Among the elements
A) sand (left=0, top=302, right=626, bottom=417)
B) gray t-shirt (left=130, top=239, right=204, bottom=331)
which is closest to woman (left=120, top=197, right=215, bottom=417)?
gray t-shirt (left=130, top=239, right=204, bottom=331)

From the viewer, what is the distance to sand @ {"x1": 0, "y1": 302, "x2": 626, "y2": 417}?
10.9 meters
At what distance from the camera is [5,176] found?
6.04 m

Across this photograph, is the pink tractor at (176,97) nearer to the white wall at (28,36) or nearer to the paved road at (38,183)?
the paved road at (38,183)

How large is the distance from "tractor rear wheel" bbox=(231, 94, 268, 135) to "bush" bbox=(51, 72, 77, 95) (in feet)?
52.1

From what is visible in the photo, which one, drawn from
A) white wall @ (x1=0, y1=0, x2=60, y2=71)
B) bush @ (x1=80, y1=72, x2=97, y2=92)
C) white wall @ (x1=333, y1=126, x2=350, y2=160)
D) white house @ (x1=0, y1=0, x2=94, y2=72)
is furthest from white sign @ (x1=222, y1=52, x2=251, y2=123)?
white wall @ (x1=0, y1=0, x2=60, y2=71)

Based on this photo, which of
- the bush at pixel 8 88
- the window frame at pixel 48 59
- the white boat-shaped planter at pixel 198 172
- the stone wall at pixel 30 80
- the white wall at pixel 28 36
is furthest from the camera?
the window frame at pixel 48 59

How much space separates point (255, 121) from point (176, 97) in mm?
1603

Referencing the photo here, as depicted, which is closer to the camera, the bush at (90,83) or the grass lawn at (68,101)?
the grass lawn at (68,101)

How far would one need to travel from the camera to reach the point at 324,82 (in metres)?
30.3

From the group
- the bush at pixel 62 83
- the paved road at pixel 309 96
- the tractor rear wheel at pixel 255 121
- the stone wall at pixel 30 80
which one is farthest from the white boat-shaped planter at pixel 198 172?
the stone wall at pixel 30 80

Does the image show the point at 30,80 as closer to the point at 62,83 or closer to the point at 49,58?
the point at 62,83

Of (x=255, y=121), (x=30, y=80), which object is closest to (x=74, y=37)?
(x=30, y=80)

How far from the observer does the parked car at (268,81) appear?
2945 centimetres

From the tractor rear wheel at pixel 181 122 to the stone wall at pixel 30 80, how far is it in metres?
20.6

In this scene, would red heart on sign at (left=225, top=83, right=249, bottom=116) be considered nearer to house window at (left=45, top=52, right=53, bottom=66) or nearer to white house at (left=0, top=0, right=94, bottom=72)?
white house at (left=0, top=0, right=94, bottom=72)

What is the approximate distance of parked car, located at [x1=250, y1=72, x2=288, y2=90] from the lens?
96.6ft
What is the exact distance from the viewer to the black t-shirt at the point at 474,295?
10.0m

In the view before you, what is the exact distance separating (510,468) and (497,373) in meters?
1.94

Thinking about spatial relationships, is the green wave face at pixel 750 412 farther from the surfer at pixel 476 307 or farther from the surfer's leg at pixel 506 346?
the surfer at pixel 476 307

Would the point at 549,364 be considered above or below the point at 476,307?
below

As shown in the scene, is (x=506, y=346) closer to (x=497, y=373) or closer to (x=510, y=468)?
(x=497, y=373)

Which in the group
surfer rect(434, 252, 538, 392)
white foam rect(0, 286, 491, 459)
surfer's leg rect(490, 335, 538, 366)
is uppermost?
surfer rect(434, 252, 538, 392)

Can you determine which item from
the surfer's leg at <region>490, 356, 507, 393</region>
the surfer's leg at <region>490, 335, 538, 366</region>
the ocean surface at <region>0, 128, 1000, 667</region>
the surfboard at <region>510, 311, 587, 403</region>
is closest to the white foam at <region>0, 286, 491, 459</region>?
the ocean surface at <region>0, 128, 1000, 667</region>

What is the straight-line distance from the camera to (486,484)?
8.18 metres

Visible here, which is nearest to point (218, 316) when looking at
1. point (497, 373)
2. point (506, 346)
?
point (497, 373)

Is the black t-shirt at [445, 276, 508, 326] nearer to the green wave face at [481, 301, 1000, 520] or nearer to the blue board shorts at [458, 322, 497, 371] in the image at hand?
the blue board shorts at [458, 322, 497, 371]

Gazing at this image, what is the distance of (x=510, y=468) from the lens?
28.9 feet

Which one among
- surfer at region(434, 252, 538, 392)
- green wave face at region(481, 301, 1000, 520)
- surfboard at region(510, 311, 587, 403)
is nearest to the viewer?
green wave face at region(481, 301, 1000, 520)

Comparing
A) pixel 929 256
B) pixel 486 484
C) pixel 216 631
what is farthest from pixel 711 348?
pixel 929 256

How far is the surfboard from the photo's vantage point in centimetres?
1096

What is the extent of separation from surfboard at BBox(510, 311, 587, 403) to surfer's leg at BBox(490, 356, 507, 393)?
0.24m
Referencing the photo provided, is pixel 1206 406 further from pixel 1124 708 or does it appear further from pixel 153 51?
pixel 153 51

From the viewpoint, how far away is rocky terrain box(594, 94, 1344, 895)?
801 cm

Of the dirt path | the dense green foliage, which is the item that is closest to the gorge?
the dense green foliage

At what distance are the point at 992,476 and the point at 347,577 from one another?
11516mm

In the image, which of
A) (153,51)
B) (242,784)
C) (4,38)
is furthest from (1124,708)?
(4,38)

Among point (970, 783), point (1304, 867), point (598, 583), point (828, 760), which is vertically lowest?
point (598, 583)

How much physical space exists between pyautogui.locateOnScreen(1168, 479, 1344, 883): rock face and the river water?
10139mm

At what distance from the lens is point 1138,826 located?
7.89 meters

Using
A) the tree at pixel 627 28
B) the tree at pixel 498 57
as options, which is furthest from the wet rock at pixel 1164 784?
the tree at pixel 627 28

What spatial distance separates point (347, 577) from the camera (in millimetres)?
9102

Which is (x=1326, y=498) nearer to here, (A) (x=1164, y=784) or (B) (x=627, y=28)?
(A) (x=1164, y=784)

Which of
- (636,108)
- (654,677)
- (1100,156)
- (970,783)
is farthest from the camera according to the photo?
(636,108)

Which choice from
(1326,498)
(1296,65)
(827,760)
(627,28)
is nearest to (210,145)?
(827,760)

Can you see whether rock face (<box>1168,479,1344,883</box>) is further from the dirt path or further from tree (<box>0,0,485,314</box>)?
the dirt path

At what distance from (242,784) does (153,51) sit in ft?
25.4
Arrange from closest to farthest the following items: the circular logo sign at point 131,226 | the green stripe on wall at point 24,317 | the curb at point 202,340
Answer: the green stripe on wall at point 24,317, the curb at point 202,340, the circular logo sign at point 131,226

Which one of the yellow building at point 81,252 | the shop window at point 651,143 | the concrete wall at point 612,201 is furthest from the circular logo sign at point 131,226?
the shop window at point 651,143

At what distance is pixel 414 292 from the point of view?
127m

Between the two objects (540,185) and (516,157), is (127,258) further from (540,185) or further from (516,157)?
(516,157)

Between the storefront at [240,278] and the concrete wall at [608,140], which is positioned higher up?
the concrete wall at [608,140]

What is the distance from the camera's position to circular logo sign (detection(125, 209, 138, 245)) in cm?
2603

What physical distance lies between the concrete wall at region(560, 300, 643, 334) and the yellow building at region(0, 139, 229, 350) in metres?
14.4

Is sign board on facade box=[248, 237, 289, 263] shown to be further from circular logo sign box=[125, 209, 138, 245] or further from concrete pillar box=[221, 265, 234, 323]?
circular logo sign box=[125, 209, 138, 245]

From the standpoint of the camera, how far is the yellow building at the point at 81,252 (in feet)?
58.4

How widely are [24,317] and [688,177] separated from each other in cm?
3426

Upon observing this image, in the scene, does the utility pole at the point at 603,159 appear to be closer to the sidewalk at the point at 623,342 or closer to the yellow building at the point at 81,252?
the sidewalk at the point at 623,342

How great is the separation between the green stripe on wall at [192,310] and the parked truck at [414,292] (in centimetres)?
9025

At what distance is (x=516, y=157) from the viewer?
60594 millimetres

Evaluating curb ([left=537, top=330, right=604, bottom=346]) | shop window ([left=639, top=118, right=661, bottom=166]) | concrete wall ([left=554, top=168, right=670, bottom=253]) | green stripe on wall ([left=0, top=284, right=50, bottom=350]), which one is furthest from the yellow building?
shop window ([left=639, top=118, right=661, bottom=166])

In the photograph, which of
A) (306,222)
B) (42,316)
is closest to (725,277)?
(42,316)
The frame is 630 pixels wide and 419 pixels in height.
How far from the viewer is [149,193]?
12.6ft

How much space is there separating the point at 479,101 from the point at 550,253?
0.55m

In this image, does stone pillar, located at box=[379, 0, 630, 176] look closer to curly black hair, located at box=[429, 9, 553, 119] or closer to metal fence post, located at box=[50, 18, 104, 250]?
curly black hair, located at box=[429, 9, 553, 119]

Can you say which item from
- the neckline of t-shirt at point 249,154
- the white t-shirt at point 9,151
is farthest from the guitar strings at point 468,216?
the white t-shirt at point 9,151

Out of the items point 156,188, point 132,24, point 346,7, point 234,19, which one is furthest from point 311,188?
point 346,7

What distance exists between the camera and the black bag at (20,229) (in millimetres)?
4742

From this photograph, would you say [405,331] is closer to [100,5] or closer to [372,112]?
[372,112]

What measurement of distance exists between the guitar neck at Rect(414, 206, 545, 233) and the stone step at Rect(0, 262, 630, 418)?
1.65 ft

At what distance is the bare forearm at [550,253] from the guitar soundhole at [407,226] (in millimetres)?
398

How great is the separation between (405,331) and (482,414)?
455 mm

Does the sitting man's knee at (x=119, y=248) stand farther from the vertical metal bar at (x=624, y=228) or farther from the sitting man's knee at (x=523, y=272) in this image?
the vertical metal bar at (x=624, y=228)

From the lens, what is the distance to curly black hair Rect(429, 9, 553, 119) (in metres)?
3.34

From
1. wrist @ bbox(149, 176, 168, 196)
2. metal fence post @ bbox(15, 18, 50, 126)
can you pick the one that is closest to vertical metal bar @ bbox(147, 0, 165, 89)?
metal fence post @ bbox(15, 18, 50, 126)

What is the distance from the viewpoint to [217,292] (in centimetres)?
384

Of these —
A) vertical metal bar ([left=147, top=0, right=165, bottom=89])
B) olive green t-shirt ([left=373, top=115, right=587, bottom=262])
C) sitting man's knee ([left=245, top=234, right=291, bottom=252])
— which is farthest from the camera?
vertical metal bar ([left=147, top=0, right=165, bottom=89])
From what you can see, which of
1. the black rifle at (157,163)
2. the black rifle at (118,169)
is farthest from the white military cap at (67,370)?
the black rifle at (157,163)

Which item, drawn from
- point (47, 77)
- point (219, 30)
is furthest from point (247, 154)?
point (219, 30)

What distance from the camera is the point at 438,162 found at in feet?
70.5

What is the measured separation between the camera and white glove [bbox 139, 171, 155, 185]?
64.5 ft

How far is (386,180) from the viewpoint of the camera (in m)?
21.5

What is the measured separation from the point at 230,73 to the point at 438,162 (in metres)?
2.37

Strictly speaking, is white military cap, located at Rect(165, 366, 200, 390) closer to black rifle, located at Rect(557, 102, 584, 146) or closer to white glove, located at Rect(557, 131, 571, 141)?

▶ **WRITTEN PROBLEM**
Exactly reproduce the lines beginning with the one that contains "Which item, drawn from" and ending with the last line of the material, both included. Leave out everything else.

▶ **WRITTEN ANSWER**
Which item, drawn from
- point (47, 77)
- point (219, 30)
is furthest from point (247, 154)?
point (219, 30)

What distance from the camera is the point at 438,162 found at in feet?
70.5

What is the measured separation between the camera and white glove [bbox 139, 171, 155, 185]?
64.5 ft

How far is (386,180) from the viewpoint of the camera (in m)?
21.5

What is the measured separation from the point at 230,73 to the point at 438,162 (in metres)?
2.37

Strictly speaking, is white military cap, located at Rect(165, 366, 200, 390) closer to black rifle, located at Rect(557, 102, 584, 146) or closer to white glove, located at Rect(557, 131, 571, 141)?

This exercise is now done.